Kemp Backers in Ga. GOP Form ‘Stop Stacey’ Committee, but 2022 Prospects Still Uncertain

'We will do whatever it takes to expose Stacey Abrams’ radical network, highlight her dangerous agenda and ultimately defeat her...'

With a crushing Senate defeat not even a month behind them, Georgia Republicans linked to Gov. Brian Kemp and former Sen. Kelly Loeffler already have their sights set on the next election: a possible rematch between Kemp and radical Democrat Stacey Abrams.

Facing the prospect of a 2018 repeat in which the deck is now stacked in Abrams’ favor, an independent committee called “Stop Stacey” announced Monday it was planning to form in anticipation of Abrams’ announcement.

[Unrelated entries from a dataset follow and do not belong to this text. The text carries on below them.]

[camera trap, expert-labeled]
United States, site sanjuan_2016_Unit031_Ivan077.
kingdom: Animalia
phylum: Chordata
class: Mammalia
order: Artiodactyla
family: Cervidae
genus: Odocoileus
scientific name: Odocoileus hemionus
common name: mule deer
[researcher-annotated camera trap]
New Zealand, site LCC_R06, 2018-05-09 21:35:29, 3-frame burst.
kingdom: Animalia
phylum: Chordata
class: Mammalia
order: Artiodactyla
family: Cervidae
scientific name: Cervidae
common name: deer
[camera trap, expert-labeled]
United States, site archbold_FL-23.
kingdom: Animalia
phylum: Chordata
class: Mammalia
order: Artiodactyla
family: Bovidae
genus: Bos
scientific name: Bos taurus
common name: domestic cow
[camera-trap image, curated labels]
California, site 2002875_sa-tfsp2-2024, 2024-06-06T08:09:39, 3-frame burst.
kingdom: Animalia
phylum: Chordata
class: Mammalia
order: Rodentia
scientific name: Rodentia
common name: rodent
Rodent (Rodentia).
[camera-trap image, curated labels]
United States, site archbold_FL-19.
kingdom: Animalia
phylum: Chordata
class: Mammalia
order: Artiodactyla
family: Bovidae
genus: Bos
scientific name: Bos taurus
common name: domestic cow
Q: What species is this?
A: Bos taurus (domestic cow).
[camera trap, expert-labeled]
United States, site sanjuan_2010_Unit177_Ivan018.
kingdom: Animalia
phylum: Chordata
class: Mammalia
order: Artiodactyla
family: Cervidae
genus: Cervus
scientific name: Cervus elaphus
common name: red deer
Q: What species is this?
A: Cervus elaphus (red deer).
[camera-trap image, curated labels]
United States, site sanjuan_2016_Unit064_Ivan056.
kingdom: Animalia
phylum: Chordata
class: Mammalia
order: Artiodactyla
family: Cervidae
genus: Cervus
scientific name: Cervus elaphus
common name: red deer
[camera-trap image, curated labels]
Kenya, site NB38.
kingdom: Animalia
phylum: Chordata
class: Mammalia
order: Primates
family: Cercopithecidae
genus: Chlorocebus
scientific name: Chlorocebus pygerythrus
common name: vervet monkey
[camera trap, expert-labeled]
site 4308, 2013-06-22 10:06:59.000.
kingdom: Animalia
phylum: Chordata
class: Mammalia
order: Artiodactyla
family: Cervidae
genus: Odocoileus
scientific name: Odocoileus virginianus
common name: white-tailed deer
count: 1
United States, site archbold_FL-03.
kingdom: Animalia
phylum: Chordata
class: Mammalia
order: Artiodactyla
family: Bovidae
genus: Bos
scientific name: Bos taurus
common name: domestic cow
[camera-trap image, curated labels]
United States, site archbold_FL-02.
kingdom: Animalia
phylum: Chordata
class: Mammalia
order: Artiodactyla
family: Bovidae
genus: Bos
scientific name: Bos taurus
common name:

“We will do whatever it takes to expose Stacey Abrams’ radical network, highlight her dangerous agenda and ultimately defeat her—and her left-wing candidates—at the ballot box,” said Jeremy Brand, a senior strategist with the group, according to the Atlanta Journal–Constitution. “There is no time to waste: We must stand up, fight back and stop Stacey.”

Even after having failed in her 2018 gubernatorial bid—which she refused to concede to Kemp—Abrams succeeded in waging a lawsuit with powerful Democrat lawyers to force unconstitutional changes to the election laws.

As a result of the loosened laws regarding matters like mail-in voting and signature matching, massive fraud was suspected in blue areas such as the counties surrounding Atlanta and Savannah.

President Donald Trump maintained vigorously that he had won the state, although Secretary of State Brad Raffensperger refused to fully examine the evidence of vote fraud and refused to make paper ballots and other records available for discovery.

Similarly, disaster struck in the state’s two Senate races following a Jan. 5 runoff race. The same election rules applied that were in place during the Nov. 3 presidential election.

The candidates were once again neck and neck going into the wee hours, when inexplicably late returns from blue precincts pushed Democrats Raphael Warnock and Jon Ossoff into the lead.

If Abrams were to run next year, it would coincide with another election for Warnock, whose race was a special election to fill the seat of retired Sen. Johnny Isakson. Kemp had appointed Loeffler to fill it on an interim basis, but it will come open again next year.

Abrams, who had personally recruited Warnock to run, would likely campaign in tandem with him.

Despite the many ethics questions that surround Abrams’s election practices, leftist media have heralded her as a transformative leader, raising her stock aplenty even without a personal victory to her name beyond the state legislature.

On the very day that the “Stop Stacey” committee was announced, Norwegian officials announced that Abrams had been nominated for a Nobel Peace Prize.

Meanwhile, intra-party infighting within the GOP that resulted from Republican officials’ failure to push back against Abrams last time around will likely continue to take a heavy toll, creating a major hurdle even before the November 2022 election.

Trump has vocally pledged to defeat Kemp, whom he blamed for his embarrassing defeat and perceived betrayal following the 2020 election.

Although Kemp insisted he had very little statutory authority in matters of administering and auditing the vote, he declined to call the state legislature back into session to address it.

Former GOP Rep. Doug Collins, who had been a major Trump ally in Congress before running against Loeffler and Warnock last year, might also be eyeing the governor’s mansion, posing the threat of another bloody primary brawl.

The announcement for the “Stop Stacey” committee did not make clear how, specifically, it intended to earmark its funds—including whether they might be used to prop up Kemp in the primary rather than attack Abrams—or whether Kemp would take any prescriptive measures to prevent further ballot abuse.

Headline USA reached out for comment to Brand, the strategist behind the “Stop Stacey” committee, and will update with any reply.